◆ **Passage given**
Now I wish to use email on php, but need the MTA (preferably sendmail) to forward emails to an smtp server server account. Where I can send web users emails.

Is there anyway to change sendmail's configuration to do just that?

Thanking you in advance,
Jono.


----------



## Anonymous (Oct 22, 2012)

You might want to look at mail/ssmtp.


----------



## usdmatt (Oct 22, 2012)

If you just want the local sendmail to forward all emails to another SMTP server do the following. Go into the /etc/mail directory and run make. This will create a file called {hostname}.mc. Edit this file and uncomment the smart host line, changing the server address to be your SMTP server. Then run make install restart. I'm not sure about the settings if your SMTP server requires authentication though - I have the IP addresses of all my web servers as allowed relays on our SMTP servers.

Note that the local hostname will need to be resolvable in DNS otherwise you'll just get 'data format' errors on the SMTP server.

If you are writing your own PHP code, I would highly recommend using a proper mail library like Swiftmailer. Not only does it provide a nice interface for constructing the email, recipient/sender details etc, but will make it very easy if you ever want to add attachments or html/inline content and supports sending direct to an external SMTP server without needing any local mail support.


----------



## Johnny2Bad (Oct 23, 2012)

Thankyou for your input, I'll give it a wack when I have some spare time in a couple of days.

[Records in a dataset]
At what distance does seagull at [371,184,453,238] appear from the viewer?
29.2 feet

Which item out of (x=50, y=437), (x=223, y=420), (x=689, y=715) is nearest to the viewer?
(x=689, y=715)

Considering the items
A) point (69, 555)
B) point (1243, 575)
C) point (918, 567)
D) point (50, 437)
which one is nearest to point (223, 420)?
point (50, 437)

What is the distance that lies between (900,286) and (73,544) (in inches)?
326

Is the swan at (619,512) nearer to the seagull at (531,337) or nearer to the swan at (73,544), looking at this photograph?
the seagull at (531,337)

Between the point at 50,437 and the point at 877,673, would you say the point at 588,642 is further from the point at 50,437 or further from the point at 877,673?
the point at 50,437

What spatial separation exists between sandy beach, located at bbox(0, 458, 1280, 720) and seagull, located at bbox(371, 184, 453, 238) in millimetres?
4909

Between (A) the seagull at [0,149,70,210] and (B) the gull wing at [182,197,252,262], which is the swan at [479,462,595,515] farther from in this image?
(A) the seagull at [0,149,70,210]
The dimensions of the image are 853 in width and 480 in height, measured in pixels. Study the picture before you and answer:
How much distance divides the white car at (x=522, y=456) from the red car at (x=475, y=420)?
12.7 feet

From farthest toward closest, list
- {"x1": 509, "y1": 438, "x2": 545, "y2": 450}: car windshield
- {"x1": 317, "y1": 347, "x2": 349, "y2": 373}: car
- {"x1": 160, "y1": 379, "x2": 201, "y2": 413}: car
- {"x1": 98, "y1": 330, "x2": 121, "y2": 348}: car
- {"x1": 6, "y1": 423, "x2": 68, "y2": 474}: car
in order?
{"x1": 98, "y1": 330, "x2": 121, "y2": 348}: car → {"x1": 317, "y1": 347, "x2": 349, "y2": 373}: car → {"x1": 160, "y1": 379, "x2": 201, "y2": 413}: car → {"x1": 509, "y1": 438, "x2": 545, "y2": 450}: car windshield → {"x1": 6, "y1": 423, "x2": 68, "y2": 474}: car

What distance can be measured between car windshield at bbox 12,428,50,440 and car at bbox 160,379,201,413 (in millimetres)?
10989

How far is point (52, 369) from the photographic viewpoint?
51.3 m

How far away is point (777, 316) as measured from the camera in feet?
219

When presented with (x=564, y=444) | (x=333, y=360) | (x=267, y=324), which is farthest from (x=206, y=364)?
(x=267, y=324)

◆ **What is asked**
Please copy the forum thread on forwarding sendmail to an SMTP server above in full, word for word.

◆ **Response below**
Now I wish to use email on php, but need the MTA (preferably sendmail) to forward emails to an smtp server server account. Where I can send web users emails.

Is there anyway to change sendmail's configuration to do just that?

Thanking you in advance,
Jono.


----------



## Anonymous (Oct 22, 2012)

You might want to look at mail/ssmtp.


----------



## usdmatt (Oct 22, 2012)

If you just want the local sendmail to forward all emails to another SMTP server do the following. Go into the /etc/mail directory and run make. This will create a file called {hostname}.mc. Edit this file and uncomment the smart host line, changing the server address to be your SMTP server. Then run make install restart. I'm not sure about the settings if your SMTP server requires authentication though - I have the IP addresses of all my web servers as allowed relays on our SMTP servers.

Note that the local hostname will need to be resolvable in DNS otherwise you'll just get 'data format' errors on the SMTP server.

If you are writing your own PHP code, I would highly recommend using a proper mail library like Swiftmailer. Not only does it provide a nice interface for constructing the email, recipient/sender details etc, but will make it very easy if you ever want to add attachments or html/inline content and supports sending direct to an external SMTP server without needing any local mail support.


----------



## Johnny2Bad (Oct 23, 2012)

Thankyou for your input, I'll give it a wack when I have some spare time in a couple of days.